4.5. Neuroanatomical Correlations Between Regional GM Volume and Symptom Severity

We have processed correlation analysis to assess the relationship between the regional GM volume of candidate biomarkers in the GU dataset and ASD symptom severity. Clinical scores(ADOS_G and ADI_R) of thirty-six participants are available in GU. Results have revealed negative correlations between the communication skill scores in ADOS_G and regional GM volume in gyrus rectus (r = −0.356, p < 0.05), left middle temporal gyrus (r = −0.330, p < 0.05), and left inferior temporal gyrus (r = −0.339, p < 0.05). In particular, a significant negative correlation has been found between the communication skill scores in ADOS_G and the orbital part of the left inferior frontal gyrus (r = −0.433, p < 0.01). For ADI_R scores, we also found a negative correlation between verbal skill scores and right angular gyrus (r = −0.344, p < 0.05) and a significant negative correlation between non-verbal communication skills and right angular gyrus (r = −0.424, p < 0.01). No significant positive correlation between regional GM volume and clinical scores was found.

5. Discussion

Current VBM findings have delineated brain regions with consistently increased or reduced GM volume (Cauda et al., 2011). In this study, statistical analysis has reported a widespread reduction of GM volume in ASD with 7-13 years old. Research on brain development in ASD across the lifespan has demonstrated a complex neurodevelopmental trajectory, characterized by an early brain overgrowth followed by undergrowth in middle childhood and early adolescence (Courchesne et al., 2001). This might support the findings of statistical analysis in our study.
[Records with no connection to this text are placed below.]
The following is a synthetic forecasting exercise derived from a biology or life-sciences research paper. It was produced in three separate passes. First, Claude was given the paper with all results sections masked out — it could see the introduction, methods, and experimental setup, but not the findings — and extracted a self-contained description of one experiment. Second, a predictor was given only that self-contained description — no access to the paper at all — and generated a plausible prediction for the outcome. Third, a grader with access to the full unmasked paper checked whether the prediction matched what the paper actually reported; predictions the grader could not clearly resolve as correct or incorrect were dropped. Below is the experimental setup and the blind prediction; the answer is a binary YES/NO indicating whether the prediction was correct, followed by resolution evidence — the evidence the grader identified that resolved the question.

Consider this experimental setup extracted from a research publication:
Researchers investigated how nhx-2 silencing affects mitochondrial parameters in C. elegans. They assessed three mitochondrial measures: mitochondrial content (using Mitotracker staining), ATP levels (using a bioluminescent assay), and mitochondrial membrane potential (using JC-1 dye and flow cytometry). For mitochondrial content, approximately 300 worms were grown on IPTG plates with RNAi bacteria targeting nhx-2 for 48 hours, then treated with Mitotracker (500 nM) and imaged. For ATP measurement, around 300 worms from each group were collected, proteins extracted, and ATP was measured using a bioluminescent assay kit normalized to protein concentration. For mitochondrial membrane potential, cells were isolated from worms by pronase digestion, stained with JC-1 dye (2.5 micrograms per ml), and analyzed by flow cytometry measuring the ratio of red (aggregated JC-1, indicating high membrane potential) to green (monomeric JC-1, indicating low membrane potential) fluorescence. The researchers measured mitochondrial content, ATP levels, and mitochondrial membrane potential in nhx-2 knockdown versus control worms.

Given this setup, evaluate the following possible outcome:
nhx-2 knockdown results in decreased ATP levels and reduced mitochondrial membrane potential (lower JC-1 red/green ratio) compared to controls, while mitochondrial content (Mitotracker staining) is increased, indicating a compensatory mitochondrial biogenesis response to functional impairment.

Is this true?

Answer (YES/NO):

Our results based on machine learning have demonstrated that a widespread structural alteration of GM volume involved in bilateral superior temporal gyrus, bilateral middle temporal gyrus, left inferior temporal gyrus, right orbital SFG, bilateral opercular inferior frontal gyrus, left orbital inferior frontal gyrus, right rolandic operculum, right olfactory cortex, right gyrus rectus, right insula, right inferior parietal lobe with Supramarginal gyrus and Angular gyrus. Especially, multi-site dataset validation also has verified the robustness of the machine learning framework with three-level assessment. Since ASD is a complex neurodevelopmental disorder, involving language, reading, emotion, social interaction impairments, the quantitative meta-analysis in Geschwind and Levitt (2007) and Maximo et al. (2014) have suggested that ASD is unlikely to be associated with the abnormalities in one specific region alone but to be linked to the abnormalities of multiple, spatially distributed, neural systems. The finding may shed light on the widespread differences in GM volume found in our study.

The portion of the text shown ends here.